Sénatoriales : accord PS-Ecologistes confirmé après l’aval des socialistes en Seine-Maritime

Sénatoriales : après l’aval des socialistes en Seine-Maritime, l’accord national PS-Ecologistes n’est plus menacé

Sénatoriales : Accord PS-Ecologistes renforcé après l’aval des socialistes en Seine-Maritime

À quelques jours de l’ouverture du dépôt des candidatures pour les élections sénatoriales, un consensus a été atteint entre socialistes et écologistes. Les deux partis, signataires d’un accord national en vue du scrutin prévu le 27 septembre, avaient récemment été confrontés à des tensions en Seine-Maritime.

Un hic en Seine-Maritime

La fédération socialiste de Seine-Maritime, dirigée par Nicolas Mayer-Rossignol, s’opposait à l’accord national, exigeant que la deuxième place de la liste soit réservée à l’écologiste Bénédicte Martin, ce qui a suscité des tensions au sein des Verts.
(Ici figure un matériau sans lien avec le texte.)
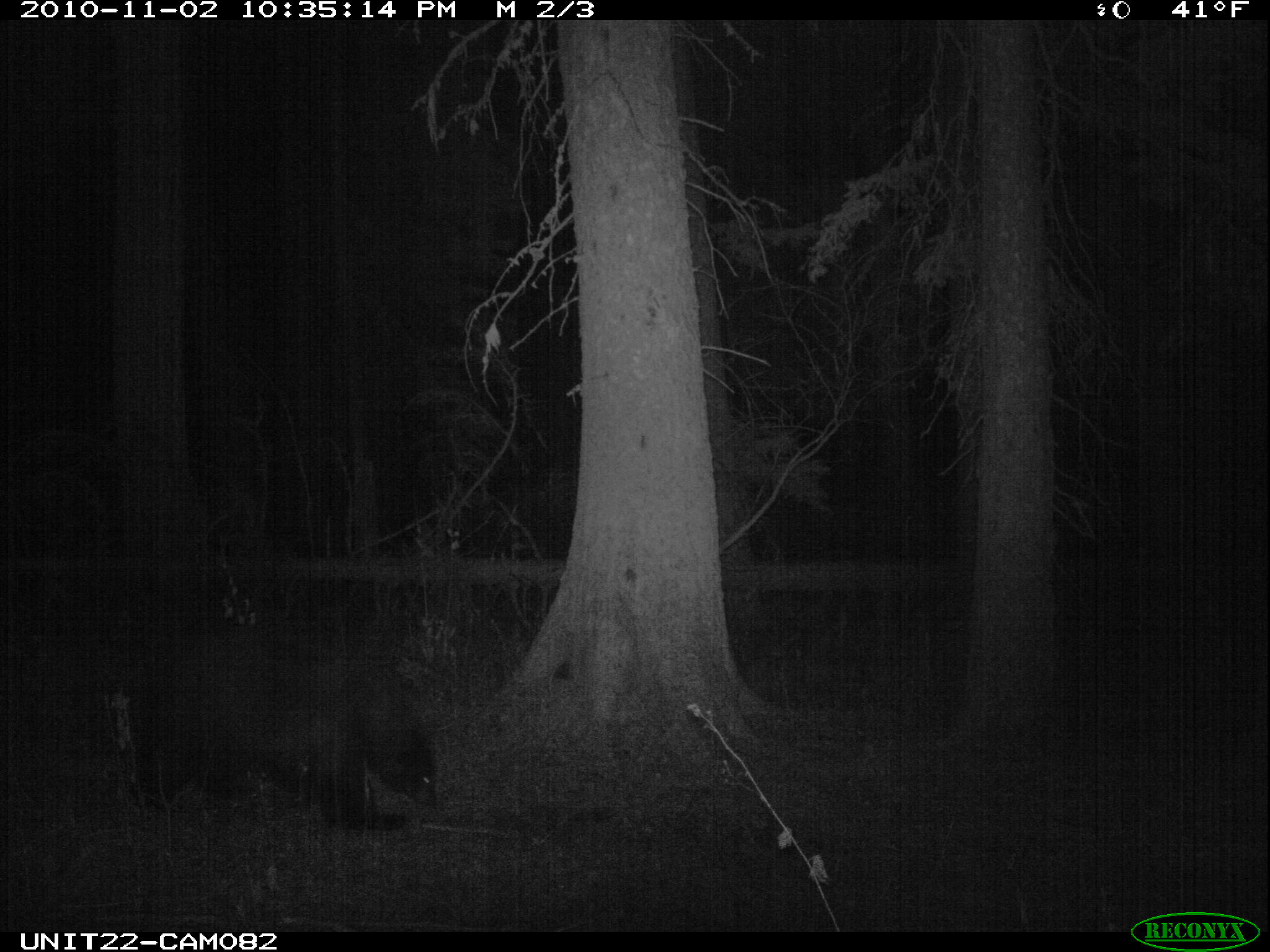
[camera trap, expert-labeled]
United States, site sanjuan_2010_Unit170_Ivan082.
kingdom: Animalia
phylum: Chordata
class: Mammalia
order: Carnivora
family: Ursidae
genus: Ursus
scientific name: Ursus americanus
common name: american black bear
La place d’Hélène Geoffroy dans la balance

Pour faire pression, les écologistes ont menacé de rompre l’accord national, en jouant sur la candidature de Hélène Geoffroy, ancienne maire de Vaulx-en-Velin. Cette dernière, proche de Mayer-Rossignol, espérait obtenir la deuxième position sur une liste d’union PS-Ecologistes dans le Rhône. Les négociations ont été compliquées, d’autant plus que la gauche non-mélenchoniste a subi des revers électoraux dans la région, ce qui a renforcé les enjeux autour de cette position.

L’accord doit être entériné par la fédération socialiste de Seine-Maritime

Après plusieurs réunions, un compromis a été trouvé. La candidate écologiste devrait être validée par ses homologues socialistes, et Hélène Geoffroy obtiendrait sa place sur la liste dans le Rhône. Un vote de la fédération socialiste normande reste à effectuer pour officialiser cet accord. Les deux partis pourraient ainsi espérer obtenir deux sièges dans le département, sur les six à pourvoir.

« L’accord permet de maintenir le groupe au même nombre »

Sans cet accord, les deux groupes risquaient de perdre des sièges. Thomas Dossus, sénateur sortant, a souligné que trois des sept sénateurs renouvelables étaient en grande difficulté. L’accord vise à compenser ces pertes potentielles en ciblant des sièges en Seine-Maritime, en Savoie et en Haute-Garonne. Ce dernier département pose un défi, car il n’est pas inclus dans l’accord national, et les écologistes envisagent de s’allier à la France Insoumise pour soutenir un candidat « Divers gauche ».

Pour l’heure, l’ambiance semble apaisée entre socialistes et écologistes sur le sujet des élections sénatoriales, bien que d’autres enjeux politiques demeurent en suspens.